NEW YORK (GenomeWeb) – Verge Genomics has launched single-cell sequencing project for Parkinson's disease in collaboration with the University of California, San Diego and Belgian life sciences research institute VIB.
The group will combine VIB's single-cell RNA sequencing technology, tissue samples from UCSD, and Verge's machine learning platform to sequence genes expressed in the nuclei of brain tissue from people with and without neurodegenerative disease. The effort's ultimate goal is to generate genomics data that can lead new Parkinson's treatments.
"This collaboration continues an ongoing effort at Verge to invest heavily in the creation of new, high quality datasets designed explicitly with computational analysis in mind from the start," Verge CEO Alice Zhang said in a statement.
Last year, the firm formed an alliance with the Motor Neuron Center at Columbia University, the Massachusetts General Institute for Neurodegenerative Disease, the Keck School of Medicine of the University of Southern California, and the University of Michigan Medical School to study amyotrophic lateral sclerosis.

--- INFORMATION SUPPLIED ---
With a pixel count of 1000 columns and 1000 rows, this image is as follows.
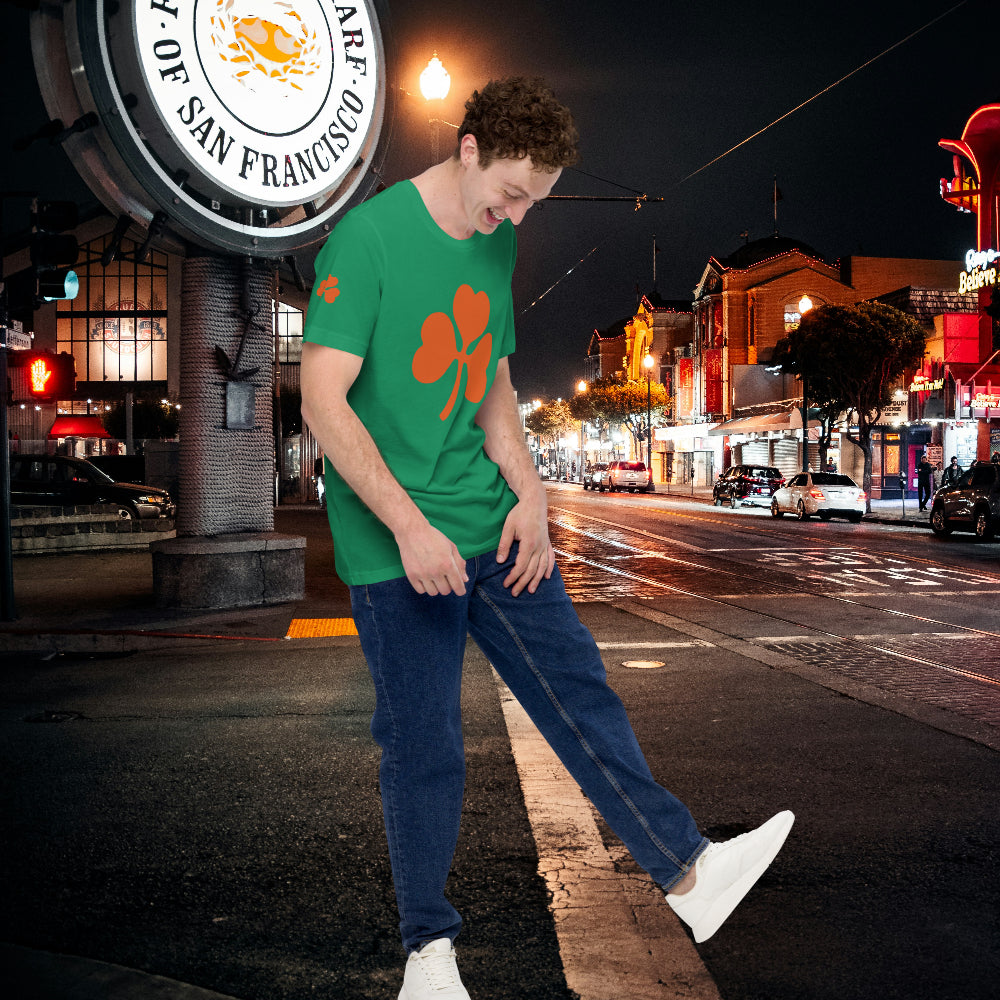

--- THE TASK ---
Please retype the Parkinson's sequencing article word for word, starting at "The group will" and ending at "amyotrophic lateral sclerosis.". Work only from the Parkinson's sequencing article.

--- SOLUTION TO THIS PROBLEM ---
The group will combine VIB's single-cell RNA sequencing technology, tissue samples from UCSD, and Verge's machine learning platform to sequence genes expressed in the nuclei of brain tissue from people with and without neurodegenerative disease. The effort's ultimate goal is to generate genomics data that can lead new Parkinson's treatments.
"This collaboration continues an ongoing effort at Verge to invest heavily in the creation of new, high quality datasets designed explicitly with computational analysis in mind from the start," Verge CEO Alice Zhang said in a statement.
Last year, the firm formed an alliance with the Motor Neuron Center at Columbia University, the Massachusetts General Institute for Neurodegenerative Disease, the Keck School of Medicine of the University of Southern California, and the University of Michigan Medical School to study amyotrophic lateral sclerosis.